▶ _Quoted text_
[start]
In the middle of the Second World War, Iran again was the subject of occupation by the British, by the Soviets, and to some extent by the United States, who provided supplies for these two powers in order to fight in the Russian Front against Nazi Germany.

In these two decades several important things happened which are actually crucial for what we see now around us. For one thing, for close to 500 years, 400-odd years from the rise of the Safavid Empire in 1501, which is the beginning of the departure point of my book, there was an attempt by the state to patronize and create a certain alliance with the religious establishment.

The concept of religious establishment and the state were seen as the two pillars of stability, and that is a very old idea, actually. It goes back to pre-Islamic Iran. It goes back to the Sasanian era, where we see in many of these books, counselors to the kings, the first thing that they point out is that these two institutions have to support one another.
[end]
▶ _Listed records_
[start]
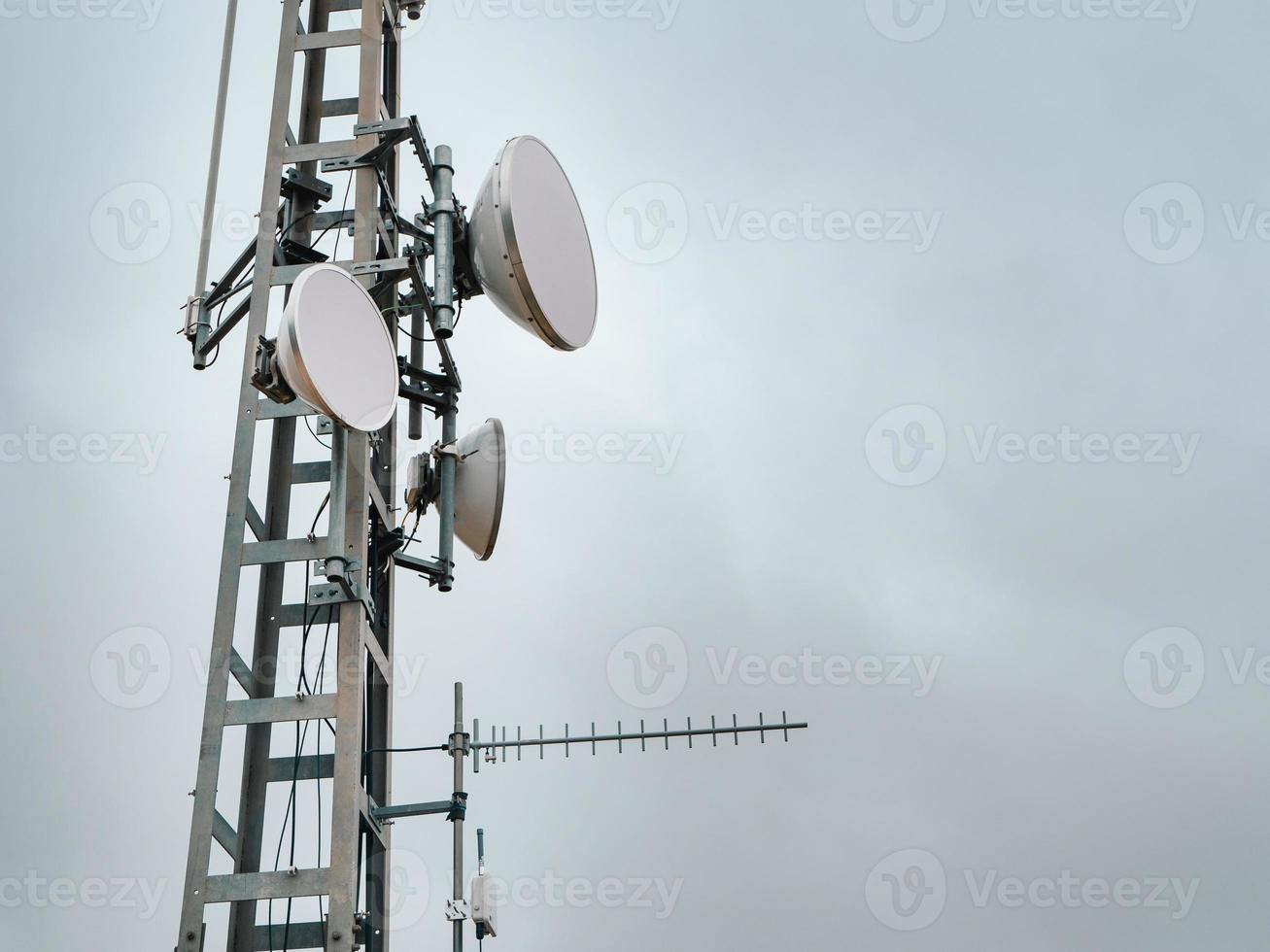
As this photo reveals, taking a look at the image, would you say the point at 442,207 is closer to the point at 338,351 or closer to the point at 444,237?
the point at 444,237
[end]
[start]
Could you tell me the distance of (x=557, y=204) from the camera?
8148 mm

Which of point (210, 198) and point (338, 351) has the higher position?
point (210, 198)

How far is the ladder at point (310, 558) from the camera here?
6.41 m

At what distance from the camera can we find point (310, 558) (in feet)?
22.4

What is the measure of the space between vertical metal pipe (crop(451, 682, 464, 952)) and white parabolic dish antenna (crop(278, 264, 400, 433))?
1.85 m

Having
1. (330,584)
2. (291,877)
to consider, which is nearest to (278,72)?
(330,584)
[end]
[start]
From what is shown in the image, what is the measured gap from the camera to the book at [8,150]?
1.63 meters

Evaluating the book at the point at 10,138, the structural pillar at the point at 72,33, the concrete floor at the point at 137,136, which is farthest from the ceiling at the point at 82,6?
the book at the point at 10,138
[end]
▶ _Required task A_
In the Iran history excerpt, what year is given for the rise of the Safavid Empire?
▶ _Required task B_
Using the Iran history excerpt, explain why the United States provided supplies to the British and the Soviets during the Second World War.
▶ _Required task C_
Condense the paragraph of the Iran history excerpt beginning "The concept of religious establishment" into a short bulleted list that keeps its main facts.

▶ _Task output A_
1501

▶ _Task output B_
The United States supplied these two powers so that they could fight on the Russian Front against Nazi Germany.

▶ _Task output C_
- The religious establishment and the state were seen as the two pillars of stability.
- This idea is very old and goes back to pre-Islamic Iran, to the Sasanian era.
- In many books from that era, counselors to the kings first point out that these two institutions have to support one another.